╭─ Input for this task

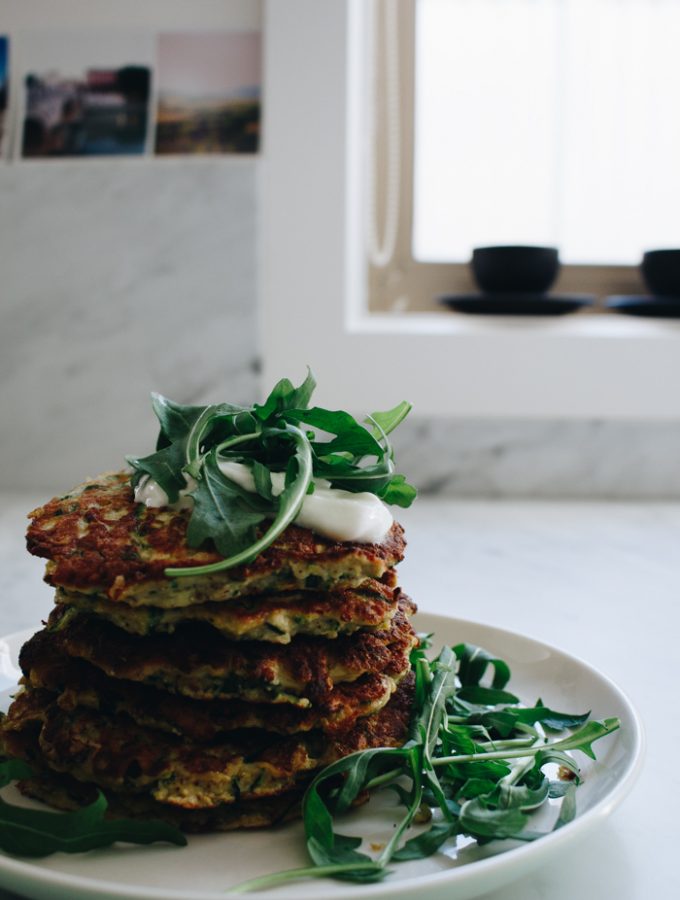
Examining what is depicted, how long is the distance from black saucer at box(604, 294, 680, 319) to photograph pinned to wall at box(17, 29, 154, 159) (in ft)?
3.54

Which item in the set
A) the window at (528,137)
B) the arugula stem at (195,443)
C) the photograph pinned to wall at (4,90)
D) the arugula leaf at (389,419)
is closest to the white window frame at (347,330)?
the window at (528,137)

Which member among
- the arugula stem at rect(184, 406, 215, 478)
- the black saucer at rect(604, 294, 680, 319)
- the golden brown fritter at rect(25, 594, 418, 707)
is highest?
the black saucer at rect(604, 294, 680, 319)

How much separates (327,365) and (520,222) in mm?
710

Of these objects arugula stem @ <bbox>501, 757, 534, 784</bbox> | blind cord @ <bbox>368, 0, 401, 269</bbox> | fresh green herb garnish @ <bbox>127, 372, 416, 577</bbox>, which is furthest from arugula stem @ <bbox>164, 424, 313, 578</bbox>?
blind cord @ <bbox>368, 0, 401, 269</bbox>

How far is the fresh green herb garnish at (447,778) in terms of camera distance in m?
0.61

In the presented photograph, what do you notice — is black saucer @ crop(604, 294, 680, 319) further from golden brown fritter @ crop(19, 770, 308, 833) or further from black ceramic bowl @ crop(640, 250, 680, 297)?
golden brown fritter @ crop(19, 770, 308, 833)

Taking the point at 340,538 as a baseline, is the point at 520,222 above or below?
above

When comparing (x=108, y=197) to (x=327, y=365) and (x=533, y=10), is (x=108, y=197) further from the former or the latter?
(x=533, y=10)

╰─

What you will do:
Reproduce every line from the one containing "When comparing (x=108, y=197)" through the end of the records, adding 136 to each coordinate value that appears in the answers and leaving everything else unchanged.

Reply to the task:
When comparing (x=108, y=197) to (x=327, y=365) and (x=533, y=10), is (x=108, y=197) further from the former or the latter?
(x=669, y=146)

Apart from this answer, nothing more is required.